Scophthalmus rhombus, if you prefer, is a firm fleshed mini turbot. This one was caught somewhere off the South West Peninsula. Most cooks seem to fillet or roast in slices but I have gone for cooking it whole here using a reverse braising method.

Ingredients: One medium brill, gutted and trimmed. One smallish bulb of fennel, several vine ripened tomatoes, one lemon, a small bunch of chives, 100ml white or rosé wine, one tablespoonful of olive oil, ground black pepper and salt.

Method: Wash the fish and pat it dry. Add the oil and salt to a heavy cast iron pan or a deep baking tray. Turn the fish over in the oil once or twice.

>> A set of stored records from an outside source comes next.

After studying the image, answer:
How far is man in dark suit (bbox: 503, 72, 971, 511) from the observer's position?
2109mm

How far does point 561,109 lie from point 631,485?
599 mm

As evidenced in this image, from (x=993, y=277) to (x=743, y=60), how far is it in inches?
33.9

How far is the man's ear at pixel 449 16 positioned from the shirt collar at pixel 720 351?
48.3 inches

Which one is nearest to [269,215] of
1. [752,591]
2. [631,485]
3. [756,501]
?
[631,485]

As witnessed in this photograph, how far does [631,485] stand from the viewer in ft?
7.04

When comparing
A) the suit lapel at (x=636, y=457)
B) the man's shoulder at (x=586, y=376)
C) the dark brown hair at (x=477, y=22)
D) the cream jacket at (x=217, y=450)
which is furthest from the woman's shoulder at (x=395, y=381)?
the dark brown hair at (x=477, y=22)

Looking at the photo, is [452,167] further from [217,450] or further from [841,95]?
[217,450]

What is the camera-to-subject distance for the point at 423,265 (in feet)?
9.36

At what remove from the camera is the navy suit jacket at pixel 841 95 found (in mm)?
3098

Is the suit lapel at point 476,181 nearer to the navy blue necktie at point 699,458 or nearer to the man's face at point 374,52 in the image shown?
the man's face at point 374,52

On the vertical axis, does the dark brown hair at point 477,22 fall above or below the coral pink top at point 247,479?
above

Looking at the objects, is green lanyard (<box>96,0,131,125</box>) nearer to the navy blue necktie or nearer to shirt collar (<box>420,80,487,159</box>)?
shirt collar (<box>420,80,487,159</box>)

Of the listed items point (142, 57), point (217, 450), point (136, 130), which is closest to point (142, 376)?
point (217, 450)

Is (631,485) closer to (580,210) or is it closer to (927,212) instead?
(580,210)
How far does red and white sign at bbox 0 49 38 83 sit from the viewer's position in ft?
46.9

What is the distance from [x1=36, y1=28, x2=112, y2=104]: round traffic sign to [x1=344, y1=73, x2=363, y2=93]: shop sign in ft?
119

Tuck thin slices of fennel under the fish and into the small cavity. Pour the wine in too. Cover with oiled baking paper which you then tuck in around the fish so that it doesn’t catch fire in the oven. Or you can use a loose fitting lid.

Cook in a medium oven for 15-20 minutes. Then remove the paper and baste the brill with the juices. Add the tomatoes around the edges and some chives and thin slices of lemon scattered over the fish. Turn on the grill (or turn up the oven) and cook for a further 15-20 minutes until the lemon rind is browning, the tomatoes are bursting and the brill is firm and flaking.

Serve with boiled new potatoes, mashed potatoes, mixed leaves or a green bean salad. Watch out for bones.